> **Raw data**
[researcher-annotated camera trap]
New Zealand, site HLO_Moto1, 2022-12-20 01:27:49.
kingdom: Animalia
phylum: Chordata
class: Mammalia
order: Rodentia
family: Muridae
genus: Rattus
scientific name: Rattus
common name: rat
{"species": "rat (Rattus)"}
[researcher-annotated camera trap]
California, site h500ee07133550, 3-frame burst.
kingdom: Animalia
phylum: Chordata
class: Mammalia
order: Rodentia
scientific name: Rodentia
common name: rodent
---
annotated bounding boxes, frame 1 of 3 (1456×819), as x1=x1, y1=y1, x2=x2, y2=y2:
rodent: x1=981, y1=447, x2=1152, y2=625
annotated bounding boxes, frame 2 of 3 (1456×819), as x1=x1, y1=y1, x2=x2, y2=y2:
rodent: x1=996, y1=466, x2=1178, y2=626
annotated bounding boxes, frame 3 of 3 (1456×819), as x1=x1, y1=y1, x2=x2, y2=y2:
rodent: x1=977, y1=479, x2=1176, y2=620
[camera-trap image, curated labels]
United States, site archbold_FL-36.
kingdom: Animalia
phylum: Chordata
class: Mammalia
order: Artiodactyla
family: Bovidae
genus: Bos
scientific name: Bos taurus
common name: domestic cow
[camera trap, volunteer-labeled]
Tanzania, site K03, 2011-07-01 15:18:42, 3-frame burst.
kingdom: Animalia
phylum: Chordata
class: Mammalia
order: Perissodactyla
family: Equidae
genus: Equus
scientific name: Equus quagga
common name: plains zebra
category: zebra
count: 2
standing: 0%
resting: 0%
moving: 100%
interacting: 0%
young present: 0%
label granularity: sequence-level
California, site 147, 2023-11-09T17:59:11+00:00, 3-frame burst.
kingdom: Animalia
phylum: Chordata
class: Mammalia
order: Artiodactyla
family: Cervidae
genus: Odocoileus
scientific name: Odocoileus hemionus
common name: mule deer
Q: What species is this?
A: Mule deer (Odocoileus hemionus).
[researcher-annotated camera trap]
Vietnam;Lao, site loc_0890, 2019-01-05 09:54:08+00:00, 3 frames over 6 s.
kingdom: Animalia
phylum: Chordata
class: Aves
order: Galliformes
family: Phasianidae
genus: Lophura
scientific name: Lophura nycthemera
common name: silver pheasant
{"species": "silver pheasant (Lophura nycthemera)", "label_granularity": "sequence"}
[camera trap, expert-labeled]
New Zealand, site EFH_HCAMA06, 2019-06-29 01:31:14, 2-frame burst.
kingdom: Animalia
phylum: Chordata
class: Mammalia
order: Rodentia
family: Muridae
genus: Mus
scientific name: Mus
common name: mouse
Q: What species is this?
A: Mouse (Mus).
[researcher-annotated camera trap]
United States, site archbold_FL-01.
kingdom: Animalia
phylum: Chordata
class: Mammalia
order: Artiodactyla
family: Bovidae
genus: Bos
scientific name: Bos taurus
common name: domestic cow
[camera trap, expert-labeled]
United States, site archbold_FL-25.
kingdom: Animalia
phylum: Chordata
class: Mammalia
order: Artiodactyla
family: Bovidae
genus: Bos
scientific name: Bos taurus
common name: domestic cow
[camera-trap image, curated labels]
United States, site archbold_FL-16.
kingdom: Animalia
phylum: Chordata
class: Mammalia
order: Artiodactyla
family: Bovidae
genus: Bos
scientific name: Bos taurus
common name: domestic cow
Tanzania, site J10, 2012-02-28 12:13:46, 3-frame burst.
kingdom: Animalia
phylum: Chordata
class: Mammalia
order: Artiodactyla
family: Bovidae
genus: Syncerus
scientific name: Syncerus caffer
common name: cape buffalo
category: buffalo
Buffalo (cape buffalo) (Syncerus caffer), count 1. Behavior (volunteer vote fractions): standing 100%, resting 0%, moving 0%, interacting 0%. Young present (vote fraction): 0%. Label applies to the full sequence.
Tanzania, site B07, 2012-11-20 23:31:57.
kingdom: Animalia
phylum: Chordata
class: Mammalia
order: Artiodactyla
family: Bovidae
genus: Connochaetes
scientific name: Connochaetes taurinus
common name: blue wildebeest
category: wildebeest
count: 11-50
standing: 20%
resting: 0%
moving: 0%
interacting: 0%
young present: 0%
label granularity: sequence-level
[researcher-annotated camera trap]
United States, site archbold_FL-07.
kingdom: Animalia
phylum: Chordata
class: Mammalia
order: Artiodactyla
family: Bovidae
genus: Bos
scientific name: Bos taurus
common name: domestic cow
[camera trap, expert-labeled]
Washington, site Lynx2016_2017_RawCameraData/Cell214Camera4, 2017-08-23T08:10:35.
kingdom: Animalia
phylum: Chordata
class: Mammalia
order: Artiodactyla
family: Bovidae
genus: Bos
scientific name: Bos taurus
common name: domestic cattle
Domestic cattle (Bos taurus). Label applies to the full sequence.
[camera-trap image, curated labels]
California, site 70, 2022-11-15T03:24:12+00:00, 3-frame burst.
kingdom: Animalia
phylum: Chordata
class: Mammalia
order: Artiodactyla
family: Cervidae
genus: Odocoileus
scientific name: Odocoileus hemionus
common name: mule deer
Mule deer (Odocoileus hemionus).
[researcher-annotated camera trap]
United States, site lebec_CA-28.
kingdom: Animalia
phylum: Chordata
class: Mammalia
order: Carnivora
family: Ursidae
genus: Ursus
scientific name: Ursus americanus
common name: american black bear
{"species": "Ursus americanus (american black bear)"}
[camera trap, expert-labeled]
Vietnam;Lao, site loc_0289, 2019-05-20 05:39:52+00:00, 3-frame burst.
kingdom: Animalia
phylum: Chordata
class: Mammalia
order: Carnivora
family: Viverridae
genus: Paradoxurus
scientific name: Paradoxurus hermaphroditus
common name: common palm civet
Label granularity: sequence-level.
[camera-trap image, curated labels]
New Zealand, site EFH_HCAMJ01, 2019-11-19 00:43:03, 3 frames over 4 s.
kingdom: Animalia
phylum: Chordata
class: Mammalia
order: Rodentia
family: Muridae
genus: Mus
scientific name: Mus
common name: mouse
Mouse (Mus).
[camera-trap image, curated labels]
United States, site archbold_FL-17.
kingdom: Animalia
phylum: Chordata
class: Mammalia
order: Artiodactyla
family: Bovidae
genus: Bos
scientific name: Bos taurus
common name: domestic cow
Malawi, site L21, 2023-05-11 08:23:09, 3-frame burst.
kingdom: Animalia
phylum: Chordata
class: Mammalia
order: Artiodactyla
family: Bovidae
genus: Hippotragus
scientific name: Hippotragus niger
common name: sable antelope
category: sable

> **Work item**
Report the lines above that contain "States".

> **The completed task**
United States, site archbold_FL-36.
United States, site archbold_FL-01.
United States, site archbold_FL-25.
United States, site archbold_FL-16.
United States, site archbold_FL-07.
United States, site lebec_CA-28.
United States, site archbold_FL-17.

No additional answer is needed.